A ministerial committee examining the issue formally stated that homosexuality is "merely an abnormal behavior which may be learned through experiences in life".

Musevini indicated in January that he could shelve the bill, believing that homosexuality is an issue requiring the “rehabilitation” of the individual, but calling it too severe. However, after the bill’s passing in parliament on December 20, he has increasingly been pushed by his party to sign the legislation.

Reuters / James Akena

The new law will see life imprisonment become the norm for what the government believes to be especially aggravated acts of homosexuality.

This term implies sexual intercourse in which one of the partners is infected with HIV, or ones involving disabled persons or minors, as well as “repeated sexual offences" between consenting aduts. As far as officiating at gay weddings is concerned, the new bill proposes seven years’ jail time for the priest.

But even the life sentence is a far cry from what the law’s proponents originally suggested – the death penalty for homosexual acts.

The news has prompted an outcry from human right advocates.
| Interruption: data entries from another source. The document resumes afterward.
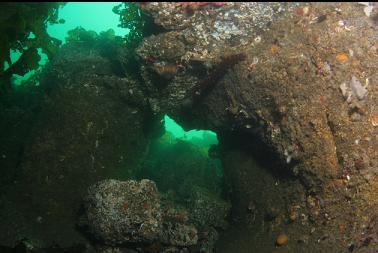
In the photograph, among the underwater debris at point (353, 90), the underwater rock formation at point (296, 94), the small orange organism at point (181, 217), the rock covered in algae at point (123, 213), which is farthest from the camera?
the small orange organism at point (181, 217)

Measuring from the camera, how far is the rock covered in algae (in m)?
5.47

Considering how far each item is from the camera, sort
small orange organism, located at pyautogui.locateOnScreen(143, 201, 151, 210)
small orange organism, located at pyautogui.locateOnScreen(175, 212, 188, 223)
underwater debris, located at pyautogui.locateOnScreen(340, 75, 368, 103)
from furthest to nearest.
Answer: small orange organism, located at pyautogui.locateOnScreen(175, 212, 188, 223), small orange organism, located at pyautogui.locateOnScreen(143, 201, 151, 210), underwater debris, located at pyautogui.locateOnScreen(340, 75, 368, 103)

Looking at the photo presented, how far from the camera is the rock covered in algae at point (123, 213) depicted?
17.9 feet

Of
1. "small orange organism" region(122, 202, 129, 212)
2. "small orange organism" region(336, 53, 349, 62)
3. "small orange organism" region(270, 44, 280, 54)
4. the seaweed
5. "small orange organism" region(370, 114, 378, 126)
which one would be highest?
the seaweed

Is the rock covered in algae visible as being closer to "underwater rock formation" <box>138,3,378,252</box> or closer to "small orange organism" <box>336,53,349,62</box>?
"underwater rock formation" <box>138,3,378,252</box>

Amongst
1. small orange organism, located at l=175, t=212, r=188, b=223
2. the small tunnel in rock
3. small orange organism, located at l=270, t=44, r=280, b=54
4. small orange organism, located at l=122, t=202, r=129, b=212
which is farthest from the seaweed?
small orange organism, located at l=270, t=44, r=280, b=54

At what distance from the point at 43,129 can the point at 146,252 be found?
128 inches

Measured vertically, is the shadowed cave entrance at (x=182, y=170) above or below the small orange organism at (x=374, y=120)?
below

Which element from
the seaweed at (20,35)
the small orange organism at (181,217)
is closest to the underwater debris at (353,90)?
the small orange organism at (181,217)

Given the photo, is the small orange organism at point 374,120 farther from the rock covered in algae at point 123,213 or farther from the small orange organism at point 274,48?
the rock covered in algae at point 123,213

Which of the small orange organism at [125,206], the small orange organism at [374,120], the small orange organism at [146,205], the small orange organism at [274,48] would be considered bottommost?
the small orange organism at [146,205]

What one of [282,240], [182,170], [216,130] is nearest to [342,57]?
[216,130]

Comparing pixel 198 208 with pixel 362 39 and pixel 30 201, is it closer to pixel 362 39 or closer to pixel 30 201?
pixel 30 201

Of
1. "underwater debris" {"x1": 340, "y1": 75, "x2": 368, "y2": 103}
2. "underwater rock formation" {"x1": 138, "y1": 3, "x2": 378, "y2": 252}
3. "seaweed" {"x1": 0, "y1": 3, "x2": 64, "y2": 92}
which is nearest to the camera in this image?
"underwater rock formation" {"x1": 138, "y1": 3, "x2": 378, "y2": 252}
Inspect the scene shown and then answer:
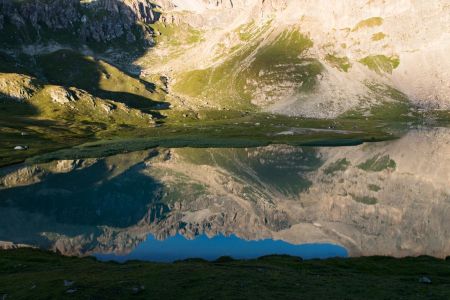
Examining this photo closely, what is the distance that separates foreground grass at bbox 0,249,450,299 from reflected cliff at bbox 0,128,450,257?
670 inches

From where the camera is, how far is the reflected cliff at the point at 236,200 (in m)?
73.8

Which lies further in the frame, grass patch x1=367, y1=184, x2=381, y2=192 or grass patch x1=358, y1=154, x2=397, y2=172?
grass patch x1=358, y1=154, x2=397, y2=172

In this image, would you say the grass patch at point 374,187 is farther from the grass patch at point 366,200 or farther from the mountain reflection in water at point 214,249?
the mountain reflection in water at point 214,249

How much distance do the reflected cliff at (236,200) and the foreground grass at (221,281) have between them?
17.0 m

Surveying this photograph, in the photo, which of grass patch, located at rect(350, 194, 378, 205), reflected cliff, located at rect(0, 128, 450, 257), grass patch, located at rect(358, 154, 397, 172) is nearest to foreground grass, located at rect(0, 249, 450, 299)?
reflected cliff, located at rect(0, 128, 450, 257)

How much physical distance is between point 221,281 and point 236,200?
61.3m

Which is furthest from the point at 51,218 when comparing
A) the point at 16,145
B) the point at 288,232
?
the point at 16,145

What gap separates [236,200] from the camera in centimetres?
9831

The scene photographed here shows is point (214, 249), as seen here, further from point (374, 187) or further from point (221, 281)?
point (374, 187)

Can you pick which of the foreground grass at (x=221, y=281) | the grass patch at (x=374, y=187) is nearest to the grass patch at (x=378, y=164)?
the grass patch at (x=374, y=187)

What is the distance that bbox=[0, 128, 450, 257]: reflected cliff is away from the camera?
73.8 m

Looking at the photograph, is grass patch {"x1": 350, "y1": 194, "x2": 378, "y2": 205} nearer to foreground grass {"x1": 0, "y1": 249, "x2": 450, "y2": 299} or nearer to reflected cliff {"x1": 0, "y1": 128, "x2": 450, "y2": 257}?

Watchdog group Human Rights First expressed "deep concern" over news that the bill will be signed into law, saying it "will have severely adverse consequences for the human rights of lesbian, gay, bisexual, and transgender (LGBT) people as well as other Ugandans."

Varying degrees of punishment for homosexuality exist in at least 37 African countries.

For the majority of countries on the continent, homosexuality is not a question of rights, but of culture and values. For instance, so much as recognizing that a same-sex relationship even exists is outlawed in the majority of countries, excluding only Senegal, Ethiopia and Saint Helena (UK territory) – which appear to have no opinion on the matter.